→ Requirement:
Print each line below verbatim, skipping every picture.

┌─ Material for this task

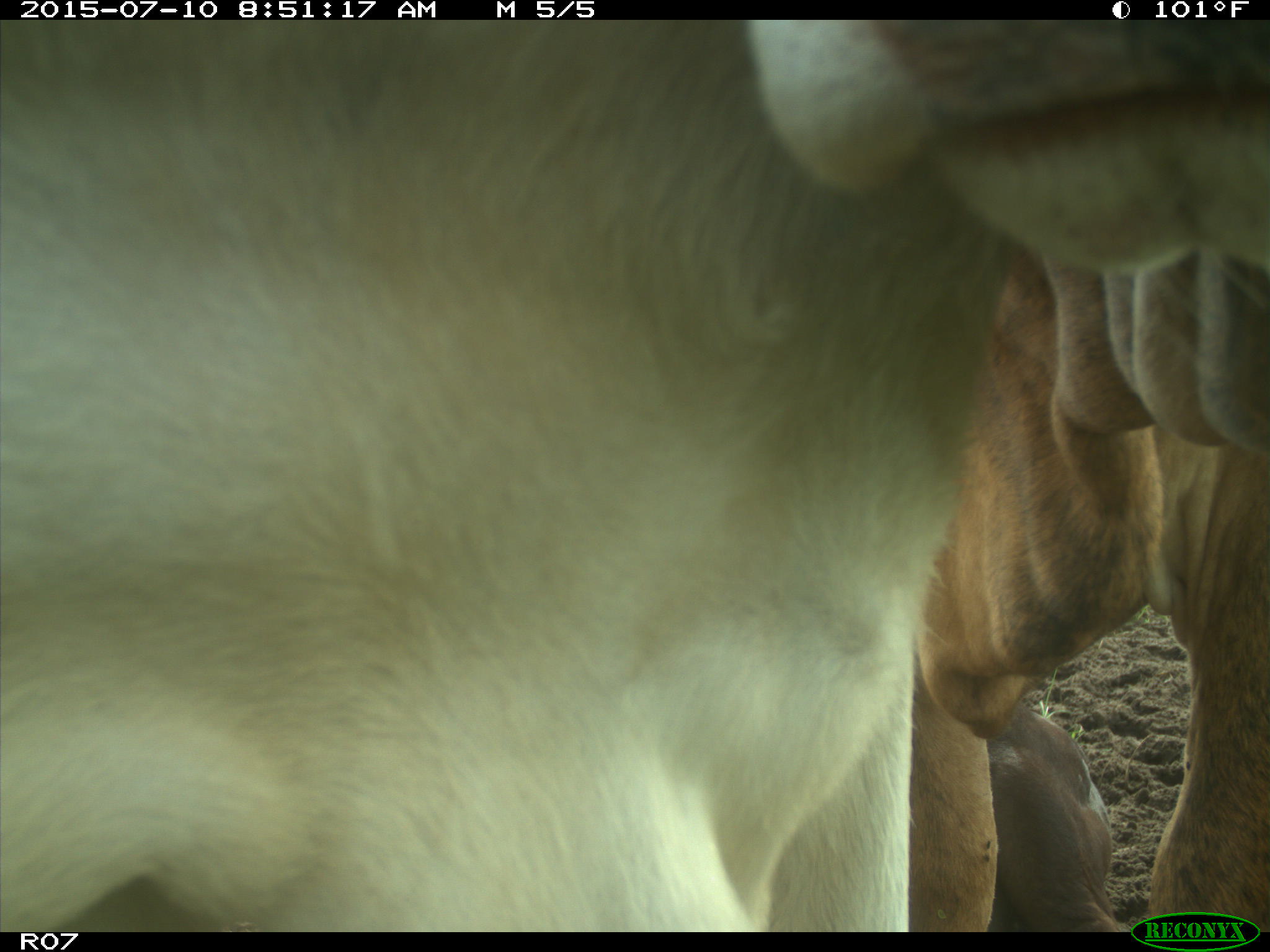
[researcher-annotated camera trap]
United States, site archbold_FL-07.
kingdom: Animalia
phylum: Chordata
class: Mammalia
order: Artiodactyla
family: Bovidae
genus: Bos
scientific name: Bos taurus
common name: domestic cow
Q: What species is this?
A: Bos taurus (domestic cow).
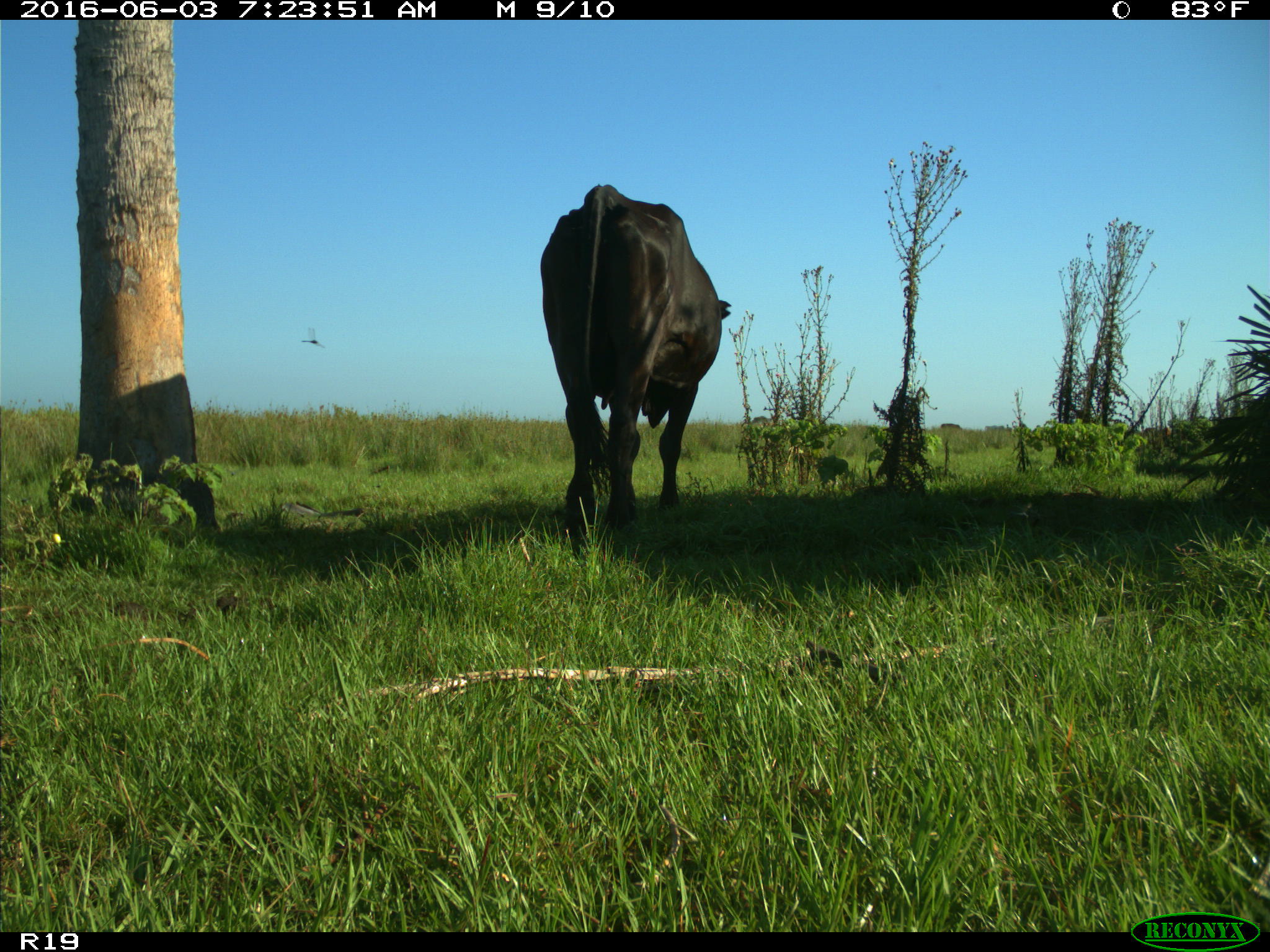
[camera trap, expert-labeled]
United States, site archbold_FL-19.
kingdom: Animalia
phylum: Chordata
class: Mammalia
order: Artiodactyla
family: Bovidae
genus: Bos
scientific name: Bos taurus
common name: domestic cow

└─

→ Answer area:
[researcher-annotated camera trap]
United States, site archbold_FL-07.
kingdom: Animalia
phylum: Chordata
class: Mammalia
order: Artiodactyla
family: Bovidae
genus: Bos
scientific name: Bos taurus
common name: domestic cow
Q: What species is this?
A: Bos taurus (domestic cow).
[camera trap, expert-labeled]
United States, site archbold_FL-19.
kingdom: Animalia
phylum: Chordata
class: Mammalia
order: Artiodactyla
family: Bovidae
genus: Bos
scientific name: Bos taurus
common name: domestic cow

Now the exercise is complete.